I have been the proponent of teaching math at a level 2 years ahead your child's grade. There's a way to do this correctly and produce amazing benefits and there's a way to totally screw up the learning process.
Here's a nice article explaining the difference. The article is kind of long and doesn't explain how you actually pull it off, and it's written by a PhD from Ukraine who assumes that our kids are as smart as her kids, which is not even remotely true. Nonetheless, I'm going to have to buy her book and report back here what I've found.
I came up with the idea of Grade + 2 in an act of desperation. We just finished taking the COGAT, and I had another child who needed to study for the COGAT and the OLSAT, and at the time I had no test prep of any type, not even practice books, so I bought Every Day Math Grade 2 and gave it to my child. I speculate that it helped a little with the COGAT, but it helped a lot everywhere else.
The first requirement to go ahead in math is a big working memory. Every single math problem worth doing (as well as all problems of any other type like reading or science) has multiple parts and either new concepts or new techniques. All this newness while trying to solve anything requires a place to store it during the solving, and that's what working memory is. Reading and Read To are good working memory builders. Test Prep Math is a working memory Special Forces Seal Team Six Boot Camp of working memory for older kids. If your child doesn't have working memory yet, each problem goes really slowly and takes multiple re-starts and multiple attempts.

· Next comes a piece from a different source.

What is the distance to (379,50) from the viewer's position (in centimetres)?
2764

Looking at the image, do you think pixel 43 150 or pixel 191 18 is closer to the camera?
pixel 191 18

Crying is usually a sign that working memory is still a work in progress. Yelling is a sign that working memory is there but your child is thinking 'why can't I just be average like everyone else'.
The next thing you need to know is that every math problem is really multiple math problems rolled into one. You don't realize this when your child does grade level math because they've learned to do all the steps in one and solve it like a single math problem. With Grade + 2, it's your job to help the child break it down.
The last thing you need to know is that this problem is too hard because your child is not yet adept at 23 + 19 or 12 x 12 or 4.24/15 or whatever but this is part of the problem so you have to figure it out on the spot. The way to do this is to start with the simplest possible problem, like 2 + 2 or 2 x 2, and work your way up from there. In the example of 12 x 12, 2 x 2 takes a few hops to 10 x 10 on the way to 12 x 12, which is really 10 x 10 + 2 x 10 + 10 x 2 + 2 x 2 and requires 4 intermediate steps and a final step.
As I write this, my 8 year old is yelling at me as he tries to solve 15 - [15 - (-5)2]/(-2), which he has no skills to solve, then he looked at my blog and stormed out of the room.
With 12 x 12 and a 6 year old, and it takes us 25 minutes, but the kid barely understood addition to begin with. With problems of this type, the 25 minutes eventually shrinks down to about 5 minutes with a bit of repetition. I chose EDM because there isn't a lot of repetition. Who needs a kid who is good at 12 x 12? That's what calculators are for.
In the end, will your child be good in math at Grade Level + 2? Who cares? The child just went through 6 or 9 months of a) break it down into smaller chunks, b) solve one chunk at a time, c) find a simpler problem and work back from there, d) read it again, e) solve it again, f) check the answer because you've gotten the last 53 out of 53 wrong on the first try. This is not the makings of a calculator. This is the makings of a future 12 year old who's ready for graduate school. This is also 50% or more of the battle on a cognitive skills test.
The last thing to know is that you are not a Ukrainian PhD in math, so your 5 year old isn't going to learn calculus. Even more importantly, your experience on a daily basis is going to look like the following conversation. I asked my kid to do a Grade + 5 problem that had 3 years of unknown material to conquer. The only difference between now and age 5 is that he yells instead of cries and didn't roll up in a ball under the table when he had enough.
Me: 9.9 is about 11% of what number?
Kid: I don't know what decimals or percents are and barely know algebra.
Me: Do it anyway.
Kid: Waaaaa!
Me: Ok, 11% of a number means 11/100 of that number.
Kid: ?
Me: Give me an easier problem than this to do first.
Kid: ?
Me: Ok, 10 is about 10% of what number. 50 is 50% of what number? 20 is 10% of what number? 50% of 100 is ? 25% of 150 is ? ...and on and on and on. We spend about 15 minutes on this.
Me: State this problem as an algebraic equation.
Kid: ?
Me: OK, 'what number' means x. Write it down.
Kid: 9.9x = ?
Me: Why are we doing this?
Kid: You tell me.
Me: No, you tell me.
Kid: No, you tell me.
Me: No, you tell me.
Kid: (eventually on the 9th try with my help) 11/100 x = 9.9. Now what?
I could see after about a week of this that we started to pick up the concept of percent and some insight into decimals. I expect him to flunk the chapter test. Starting with EDM Grade 2, we have flunked our way up to 8th grade math, in the process to flunking our way into lots of other great academic skills and a consistently strong academic performance.
What I get with Grade + 2 is a lot of thinking practice every day. With grade level math, a child is practicing how not to think. Think about that.